Machine learning methods for propensity and disease risk score estimation in high-dimensional data: a plasmode simulation and real-world data cohort analysis

Yuchen Guo; Victoria Y Strauss; Martí Català; Annika M Jödicke; Sara Khalid; Daniel Prieto-Alhambra

doi:10.3389/fphar.2024.1395707

Machine learning methods for propensity and disease risk score estimation in high-dimensional data: a plasmode simulation and real-world data cohort analysis

Front Pharmacol. 2024 Oct 28:15:1395707. doi: 10.3389/fphar.2024.1395707. eCollection 2024.

Authors

Yuchen Guo¹, Victoria Y Strauss², Martí Català¹, Annika M Jödicke¹, Sara Khalid¹, Daniel Prieto-Alhambra^{1

3}

Affiliations

¹ Pharmaco- and Device Epidemiology Group, Centre of Statistics in Medicine, Nuffield Department of Orthopaedics, Rheumatology and Musculoskeletal Sciences (NDORMS), University of Oxford, Oxford, United Kingdom.
² Boehringer-Ingelheim, Ingelheim, Germany.
³ Department of Medical Informatics, Erasmus Medical Center, Rotterdam, Netherlands.

Abstract

Introduction: Machine learning (ML) methods are promising and scalable alternatives for propensity score (PS) estimation, but their comparative performance in disease risk score (DRS) estimation remains unexplored.

Methods: We used real-world data comparing antihypertensive users to non-users with 69 negative control outcomes, and plasmode simulations to study the performance of ML methods in PS and DRS estimation. We conducted a cohort study using UK primary care records. Further, we conducted a plasmode simulation with synthetic treatment and outcome mimicking empirical data distributions. We compared four PS and DRS estimation methods: 1. Reference: Logistic regression including clinically chosen confounders. 2. Logistic regression with L1 regularisation (LASSO). 3. Multi-layer perceptron (MLP). 4. Extreme Gradient Boosting (XgBoost). Covariate balance, coverage of the null effect of negative control outcomes (real-world data) and bias based on the absolute difference between observed and true effects (for plasmode) were estimated. 632,201 antihypertensive users and nonusers were included.

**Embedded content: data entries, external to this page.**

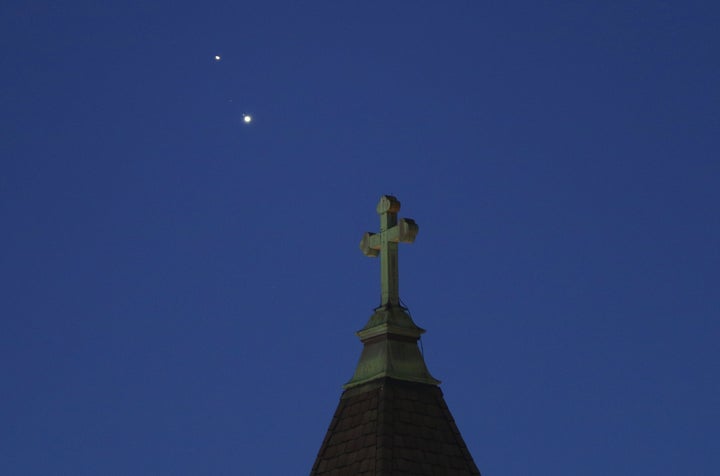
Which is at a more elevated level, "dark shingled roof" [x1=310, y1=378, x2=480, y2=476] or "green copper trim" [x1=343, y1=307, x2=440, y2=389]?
"green copper trim" [x1=343, y1=307, x2=440, y2=389]

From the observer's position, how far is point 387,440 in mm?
14625

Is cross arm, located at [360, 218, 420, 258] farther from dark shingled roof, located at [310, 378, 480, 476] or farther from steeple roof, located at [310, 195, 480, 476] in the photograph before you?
dark shingled roof, located at [310, 378, 480, 476]

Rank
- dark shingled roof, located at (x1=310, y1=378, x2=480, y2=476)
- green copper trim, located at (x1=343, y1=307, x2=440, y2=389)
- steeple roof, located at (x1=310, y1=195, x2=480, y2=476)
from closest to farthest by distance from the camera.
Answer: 1. dark shingled roof, located at (x1=310, y1=378, x2=480, y2=476)
2. steeple roof, located at (x1=310, y1=195, x2=480, y2=476)
3. green copper trim, located at (x1=343, y1=307, x2=440, y2=389)

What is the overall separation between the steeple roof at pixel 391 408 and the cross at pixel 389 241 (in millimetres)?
12

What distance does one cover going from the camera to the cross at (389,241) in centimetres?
1620

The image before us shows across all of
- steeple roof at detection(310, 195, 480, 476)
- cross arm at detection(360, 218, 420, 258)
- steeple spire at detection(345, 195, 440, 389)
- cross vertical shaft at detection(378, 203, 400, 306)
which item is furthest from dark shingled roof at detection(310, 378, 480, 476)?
cross arm at detection(360, 218, 420, 258)

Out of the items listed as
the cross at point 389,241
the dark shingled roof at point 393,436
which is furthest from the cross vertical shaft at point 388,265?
the dark shingled roof at point 393,436

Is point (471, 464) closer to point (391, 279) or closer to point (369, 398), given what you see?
point (369, 398)

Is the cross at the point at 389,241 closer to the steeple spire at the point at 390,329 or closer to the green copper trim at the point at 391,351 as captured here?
the steeple spire at the point at 390,329

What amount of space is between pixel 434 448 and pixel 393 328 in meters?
1.60

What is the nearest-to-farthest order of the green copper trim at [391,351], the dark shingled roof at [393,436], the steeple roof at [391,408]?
the dark shingled roof at [393,436] → the steeple roof at [391,408] → the green copper trim at [391,351]

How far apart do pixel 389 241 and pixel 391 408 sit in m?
2.29

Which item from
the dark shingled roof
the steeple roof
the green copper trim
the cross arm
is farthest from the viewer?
the cross arm

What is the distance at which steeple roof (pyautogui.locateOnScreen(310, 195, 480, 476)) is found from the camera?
14680 mm
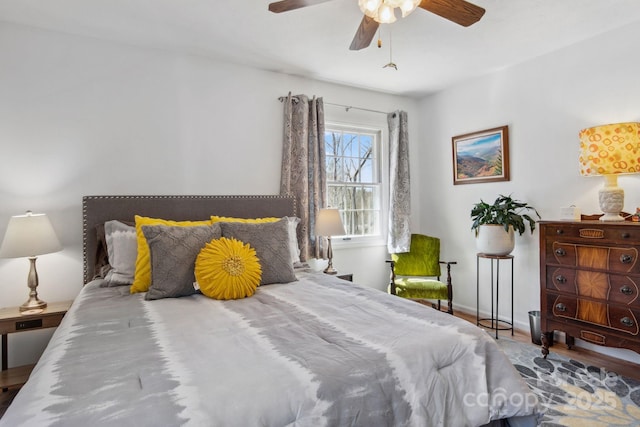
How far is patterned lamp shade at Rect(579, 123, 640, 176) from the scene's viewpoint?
2.43 m

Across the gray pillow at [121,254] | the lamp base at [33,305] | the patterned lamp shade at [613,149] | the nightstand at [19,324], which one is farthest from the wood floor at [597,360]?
the lamp base at [33,305]

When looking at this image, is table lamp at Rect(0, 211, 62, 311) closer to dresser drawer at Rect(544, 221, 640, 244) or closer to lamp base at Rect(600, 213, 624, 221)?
dresser drawer at Rect(544, 221, 640, 244)

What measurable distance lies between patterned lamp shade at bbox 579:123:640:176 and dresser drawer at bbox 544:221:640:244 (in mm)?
391

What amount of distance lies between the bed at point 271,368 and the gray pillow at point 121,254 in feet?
1.19

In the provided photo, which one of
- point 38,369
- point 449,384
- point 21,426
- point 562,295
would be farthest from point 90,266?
point 562,295

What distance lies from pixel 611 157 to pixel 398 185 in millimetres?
2065

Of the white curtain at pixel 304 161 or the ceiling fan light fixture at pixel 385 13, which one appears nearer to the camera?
the ceiling fan light fixture at pixel 385 13

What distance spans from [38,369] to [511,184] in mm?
3828

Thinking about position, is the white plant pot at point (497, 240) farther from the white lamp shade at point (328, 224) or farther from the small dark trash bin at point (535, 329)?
the white lamp shade at point (328, 224)

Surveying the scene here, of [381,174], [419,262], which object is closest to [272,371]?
[419,262]

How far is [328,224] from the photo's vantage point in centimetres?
330

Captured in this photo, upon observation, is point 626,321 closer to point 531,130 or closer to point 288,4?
point 531,130

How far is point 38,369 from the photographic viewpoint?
1172mm

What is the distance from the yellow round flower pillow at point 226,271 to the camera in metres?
2.03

Results: ML methods outperformed the reference method for PS estimation in some scenarios, both in terms of covariate balance and coverage/bias. Specifically, XgBoost achieved the best performance. DRS-based methods performed worse than PS in all tested scenarios.

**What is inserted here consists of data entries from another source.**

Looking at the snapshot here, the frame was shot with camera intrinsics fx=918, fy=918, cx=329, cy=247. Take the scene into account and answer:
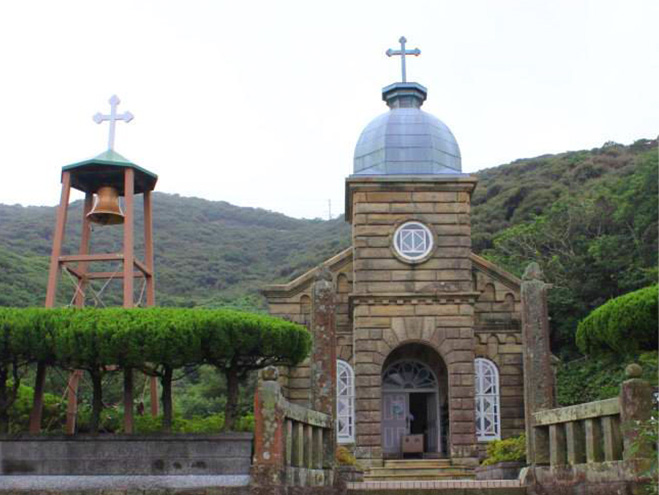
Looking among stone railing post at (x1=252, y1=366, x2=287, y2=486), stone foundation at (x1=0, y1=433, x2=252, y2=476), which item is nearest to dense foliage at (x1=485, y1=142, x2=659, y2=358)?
stone railing post at (x1=252, y1=366, x2=287, y2=486)

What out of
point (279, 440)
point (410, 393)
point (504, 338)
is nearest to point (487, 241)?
point (504, 338)

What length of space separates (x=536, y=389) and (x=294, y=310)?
339 inches

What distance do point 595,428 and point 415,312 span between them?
30.5 ft

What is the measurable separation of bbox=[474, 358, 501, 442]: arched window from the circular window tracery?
121 inches

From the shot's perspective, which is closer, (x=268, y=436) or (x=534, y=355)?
(x=268, y=436)

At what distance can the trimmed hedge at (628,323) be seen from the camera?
36.2ft

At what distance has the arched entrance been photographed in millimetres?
23031

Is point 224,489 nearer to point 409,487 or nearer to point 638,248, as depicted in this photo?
point 409,487

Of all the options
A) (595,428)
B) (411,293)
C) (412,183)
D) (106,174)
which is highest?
(412,183)

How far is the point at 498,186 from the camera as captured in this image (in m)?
49.2

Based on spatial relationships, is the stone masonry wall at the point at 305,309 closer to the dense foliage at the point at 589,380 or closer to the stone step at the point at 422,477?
the stone step at the point at 422,477

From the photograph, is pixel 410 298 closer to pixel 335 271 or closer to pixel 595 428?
pixel 335 271

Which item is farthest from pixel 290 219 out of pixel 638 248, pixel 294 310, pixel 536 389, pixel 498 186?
pixel 536 389

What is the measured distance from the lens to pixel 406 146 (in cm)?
2341
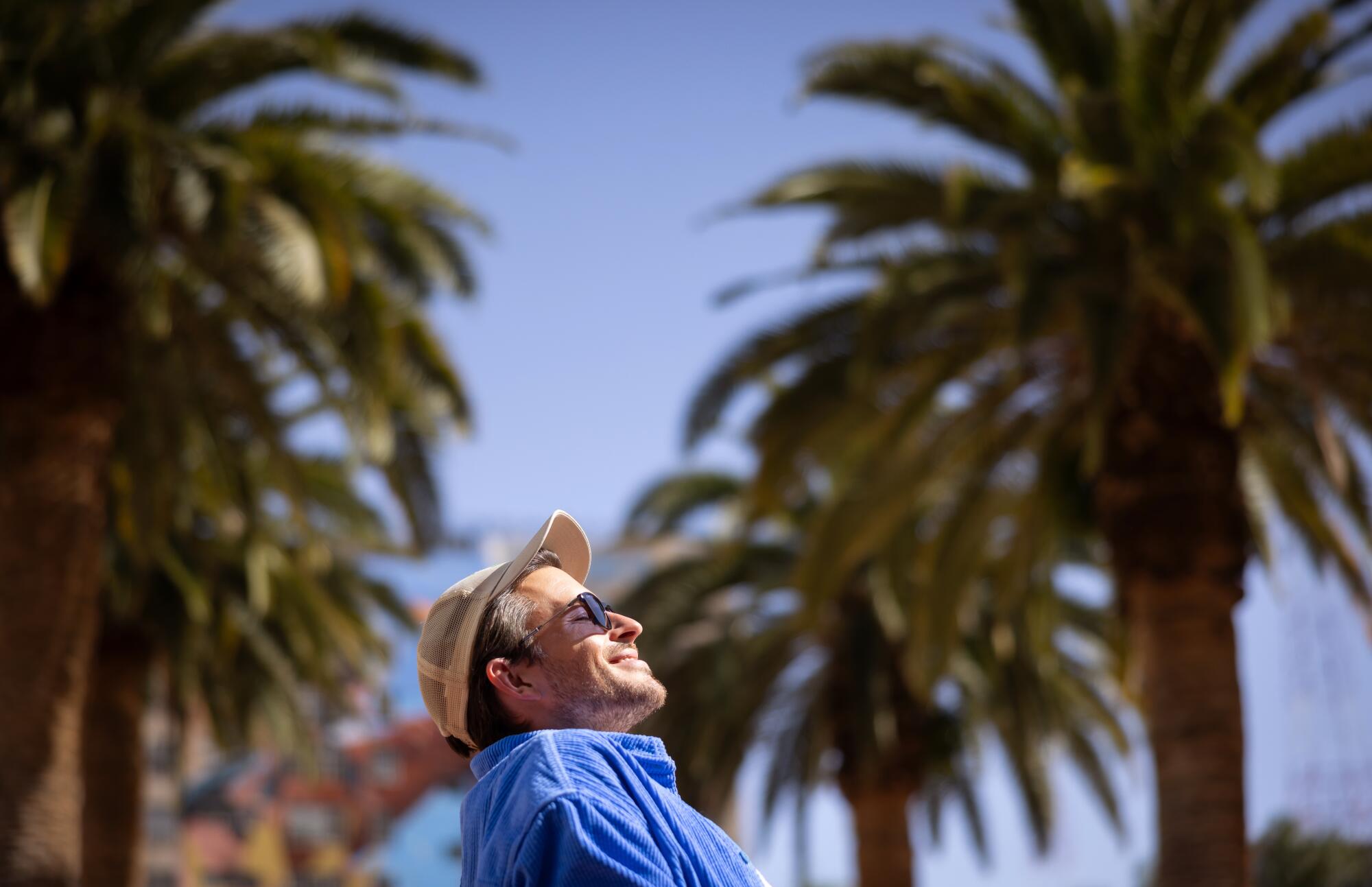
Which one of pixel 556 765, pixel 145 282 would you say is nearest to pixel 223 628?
pixel 145 282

Discussion: We found that ML methods could be reliable alternatives for PS estimation. ML-based DRS methods performed worse than PS ones, likely given the rarity of outcomes.

Keywords: disease risk scores; machine learning; negative control; observational research; propensity scores; treatment effect.

Grants and funding

The author(s) declare that financial support was received for the research, authorship, and/or publication of this article. Daniel Prieto-Alhambra received funding from the National Institute for Health Research (NIHR) Oxford Biomedical Research Centre (BRC). Daniel Prieto-Alhambra is funded through a NIHR Senior Research Fellowship (Grant number SRF-2018-11-ST2-004).